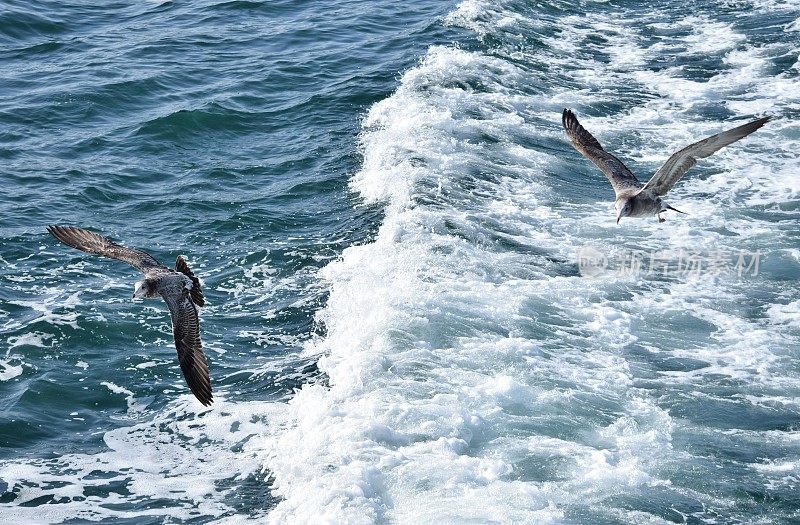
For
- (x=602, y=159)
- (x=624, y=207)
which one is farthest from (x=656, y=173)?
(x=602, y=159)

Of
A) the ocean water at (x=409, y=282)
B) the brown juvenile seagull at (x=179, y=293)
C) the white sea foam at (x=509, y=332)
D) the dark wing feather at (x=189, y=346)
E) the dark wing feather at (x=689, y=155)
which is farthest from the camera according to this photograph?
...
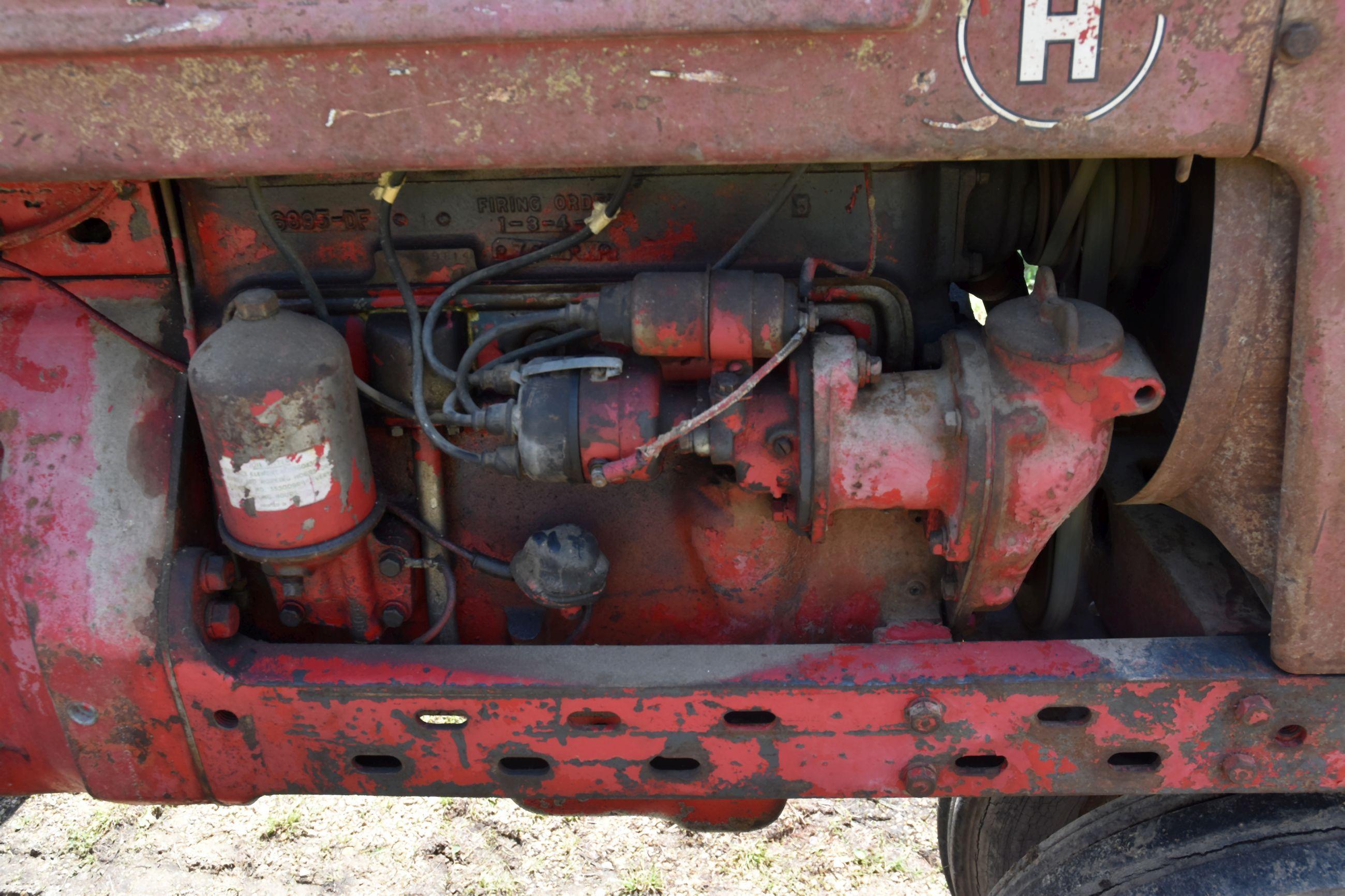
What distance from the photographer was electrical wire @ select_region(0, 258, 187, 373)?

Task to carry out: Identify each line in the data above that contains the word "from". Copy every such line in full.

Expected output:
which one is farthest from (x=656, y=173)?
which is farthest from the camera according to this photograph?
What distance from the photographer was electrical wire @ select_region(0, 258, 187, 373)?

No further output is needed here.